PASSAGE PROVIDED
□ □ □ □ □ □ □

Statistical Methods and Data Analysis in
Developmental Psychology
Lab 9
Filippo Gambarota
Updated on 2023-05-16
devtools::load_all() # if using the rproject dowloaded from the slides
# source("utils-glm.R") # if using a standard setup
library(here)
library(tidyr) # for data manipulation
library(dplyr) # for data manipulation
library(ggplot2) # plotting
library(car) # general utilities
library(effects) # for extracting and plotting effects
library(emmeans) # for marginal means
Overview
We are gonna work with the admission.csv dataset
containing \(n = 400\) students for the
admission to the UCLA University. A researcher is interested in how
variables, such as gre (Graduate Record Exam scores),
gpa (GPA), rank (prestige of the undergraduate
institution) have an influence for the admission into graduate school.
The response variable, admit/don’t admit, is a binary variable.
…(continue from lab 8)
Fitting the model with interactions
Plotting results
Interpreting the parameters
Model comparison for the interactions effect
0. Importing data
We need to set the working directory on the root of
the course folder using set.wd(). Using R Projects is just
necessary to open the .RProj file and the working directory
will be automatically correctly selected.
Here we fit the two 2-way interactions between gpa,
gre and rankc. Let’s start from only one
interaction:
# gpa * rankc + gre
fit1 <- glm(admit ~ gre + gpa + rankc + gpa:rankc, family = binomial(link = "logit"), data = admission)
# this is equivalent to
# fit1 <- glm(admit ~ gpa * rankc + gre, family = binomial(link = "logit"), data = admission)
summary(fit1)
##
## Call:
## glm(formula = admit ~ gre + gpa + rankc + gpa:rankc, family = binomial(link = "logit"),
## data = admission)
##
## Deviance Residuals:
## Min 1Q Median 3Q Max
## -1.6997 -0.8669 -0.6426 1.1582 2.1061
##
## Coefficients:
## Estimate Std. Error z value Pr(>|z|)
## (Intercept) -6.5706011 3.5059016 -1.874 0.0609 .
## gre 0.0019573 0.0009179 2.132 0.0330 *
## gpa 0.9832606 0.6600694 1.490 0.1363
## rankc2 0.9869986 4.2059206 0.235 0.8145
## rankc3 1.2269661 4.5908870 0.267 0.7893
## rankc4 -1.5086918 5.9313652 -0.254 0.7992
## gpa:rankc2 -0.3089665 0.7805070 -0.396 0.6922
## gpa:rankc3 -0.4734705 0.8450248 -0.560 0.5753
## gpa:rankc4 -0.0057418 1.1023671 -0.005 0.9958
## ---
## Signif. codes: 0 '***' 0.001 '**' 0.01 '*' 0.05 '.' 0.1 ' ' 1
##
## (Dispersion parameter for binomial family taken to be 1)
##
## Null deviance: 499.98 on 399 degrees of freedom
## Residual deviance: 457.86 on 391 degrees of freedom
## AIC: 475.86
##
## Number of Fisher Scoring iterations: 4
2. Plotting results
With interactions it is even more important and useful to plot the
effects before anything else:
plot(effects::allEffects(fit1))

□ □ □ □ □ □ □

WHAT TO WORK ON
**a.** Answer these about the logistic regression lab, one line each:
(i) How many students does the admission dataset contain?
(ii) What residual deviance does the summary of fit1 report, and on how many degrees of freedom?
(iii) Which function call does the lab use to plot the effects of fit1?
**b.** Translate this sentence from the logistic regression lab into Spanish: "The response variable, admit/don’t admit, is a binary variable."
**c.** Carry the logistic regression lab forward from its last line, the plotting call for fit1.

□ □ □ □ □ □ □

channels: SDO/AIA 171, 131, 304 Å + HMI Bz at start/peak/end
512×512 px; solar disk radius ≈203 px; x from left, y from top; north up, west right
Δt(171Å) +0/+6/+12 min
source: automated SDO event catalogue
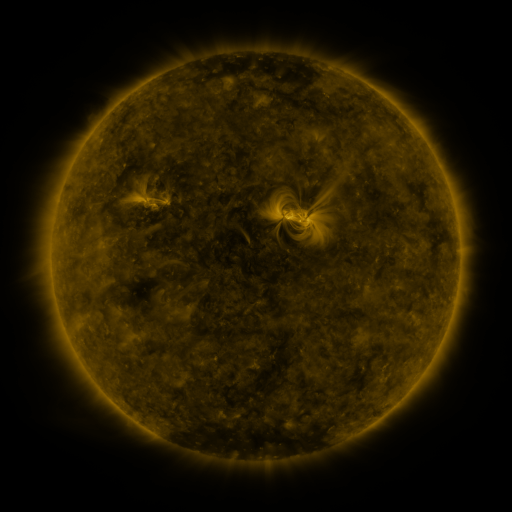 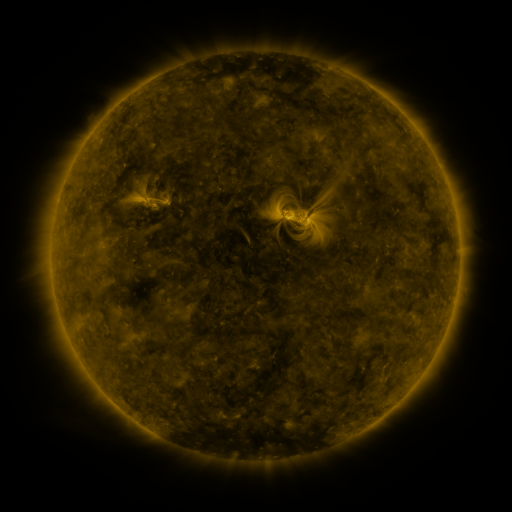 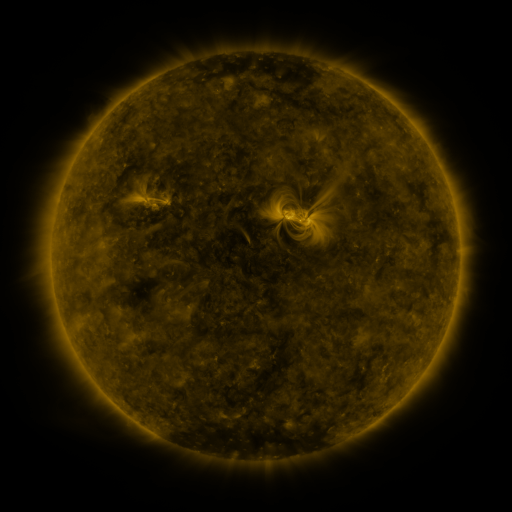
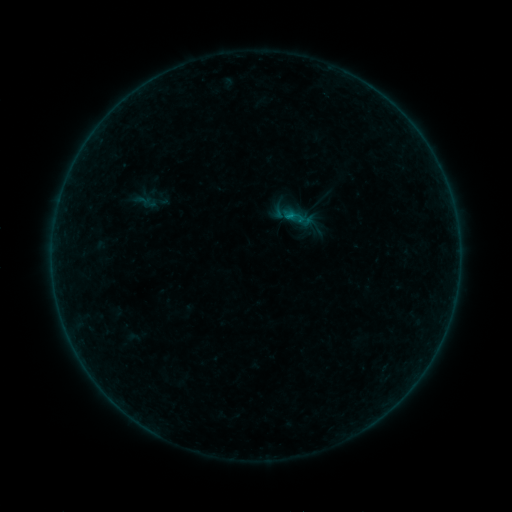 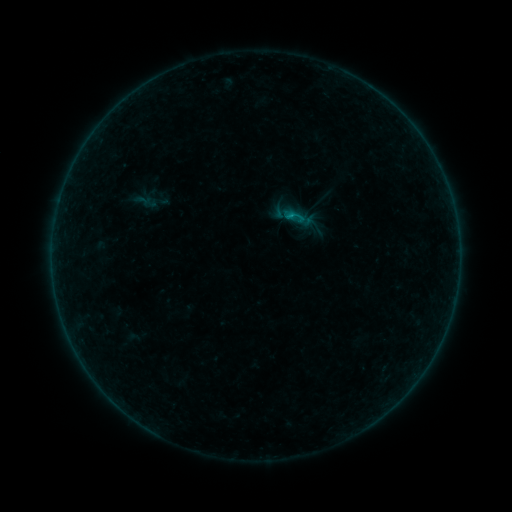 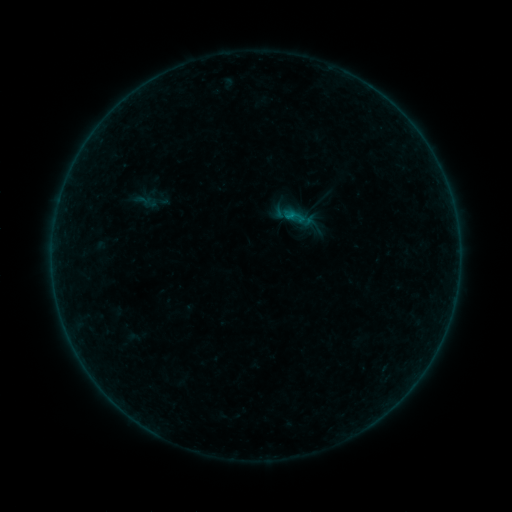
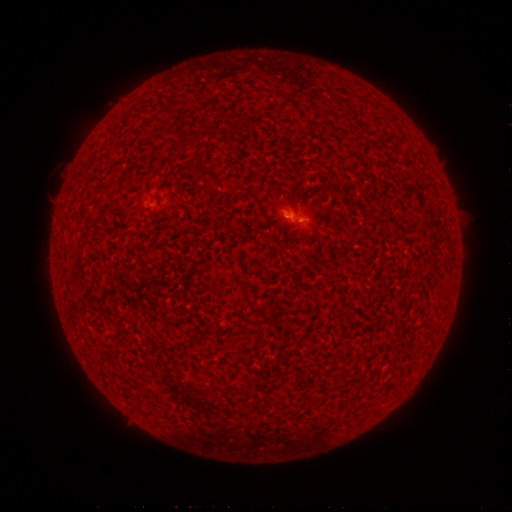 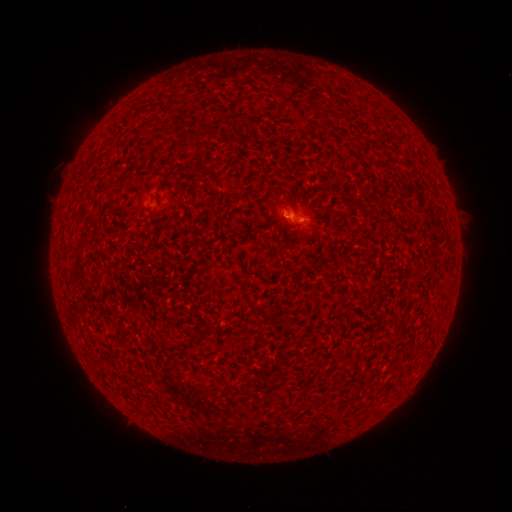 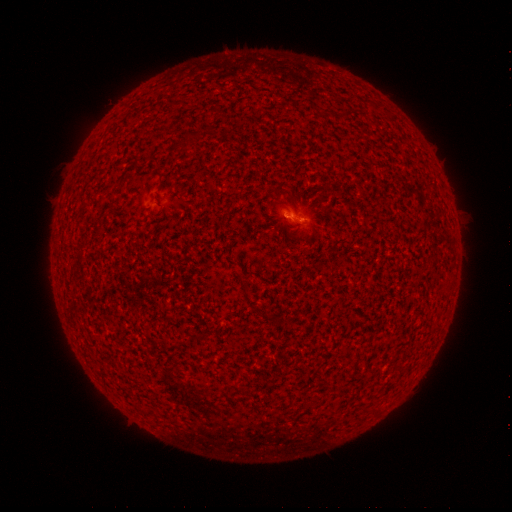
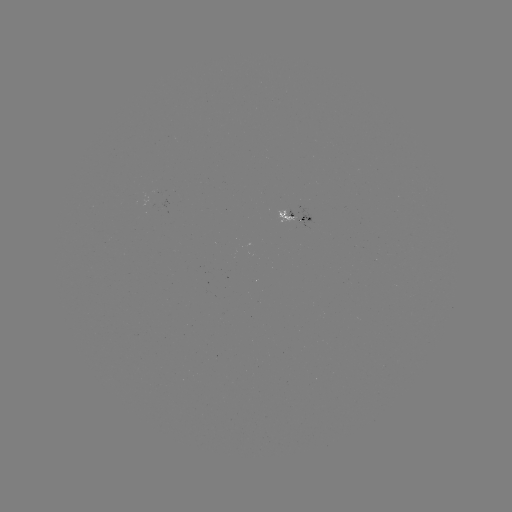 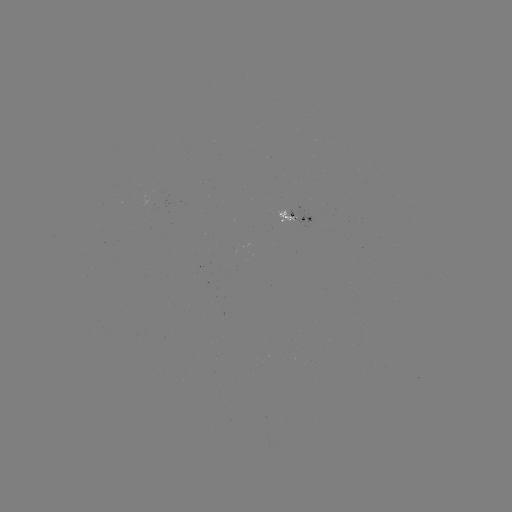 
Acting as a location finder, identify B2.3 flare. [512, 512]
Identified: [287, 219].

□ □ □ □ □ □ □

RESPONSES TO THE EXERCISE
**a.**
(i) 400 students.
(ii) 457.86 on 391 degrees of freedom.
(iii) plot(effects::allEffects(fit1))

**b.** La variable de respuesta, admitir/no admitir, es una variable binaria.

**c.**
The plot on the left represent the main effect of gre
and the plot on the right is the interaction between gpa
and rankc. In this case we have an interaction between a
numerical and a categorical variable. The model is essentially
estimating the relationship between gpa and
admit splitting by the level of rankc.
3. Interpreting the parameters
The interpretation of interactions (especially with categorical
variables) from model parameters is not always easy because it depends
on which contrasts are used. By default, R uses
dummy coding where the reference level of the factor
(rankc) is the first category and all the other categories
are compared to the reference. This influence also other parameters:
(Intercept): log odds of being admitted for
gpa = 0, gre = 0 and rankc at the
reference (i.e., 1)
gpa: the increase in log odds of being admitted for a
unit increase in the gpa for people in the reference level
of rankc (i.e., 1)
gre: the increase in log odds of being admitted for a
unit increase in the gre for people in the reference level
of rankc (i.e., 1)
rankc2: is the difference in the log odds of being
admitted between rankc2 and rankc1 (i.e. is
the log odds ratio) when gpa and gre are
0
rankc3: is the difference in the log odds of being
admitted between rankc3 and rankc1 (i.e. is
the log odds ratio) when gpa and gre are
0
rankc4: is the difference in the log odds of being
admitted between rankc4 and rankc1 (i.e. is
the log odds ratio) when gpa and gre are
0
gpa:rankc2: the difference between rankc 2
and 1 in the rate of increase of the log odds of being admitted for a
unit increase in the gpa
gpa:rankc3: the difference between rankc 3
and 1 in the rate of increase of the log odds of being admitted for a
unit increase in the gpa
gpa:rankc4: the difference between rankc 4
and 1 in the rate of increase of the log odds of being admitted for a
unit increase in the gpa
For complex interactions like this, a suggestion is to plot the
effects (as we did before) and to estimate the individual slopes
checking if the interpretation is correct:
# emmeans is an options to estimate effects regardless the model parameters
emm <- data.frame(emmeans::emtrends(fit1, ~rankc, var = "gpa"))
emm
The other difficulty with interactions is interpreting the
categorical variable effects. The rankc2,
rankc3 … effects are interpreted as usual BUT in the
presence of interactions by definition the difference between
i.e. rankc2 and rankc1 depends on the level of
other variables (in particular gpa in this case). Let’s
explain this visually:
This is the main effect of the rankc without considering
the other variables:
plot(effects::effect("rankc", fit1))
However, in the presence of interactions, the odds ratio could be
influenced by the gpa level where it is evaluated:
The model (without transformations), evaluate the effect of
rankc when other variables are 0 and this could be
meaningful or not.
Without interaction by definition the point at which I evaluate the
renkc effect is not relevant.
4. Inference and model comparison for the interactions effect
Even if from the plot there is evidence for a little bit of
interaction (i.e, the slopes are not the same across rankc)
we need a statistical test. The first option is to see the Wald test of
model coefficients testing if the slopes are different (e.g.,
gpa:rankc2).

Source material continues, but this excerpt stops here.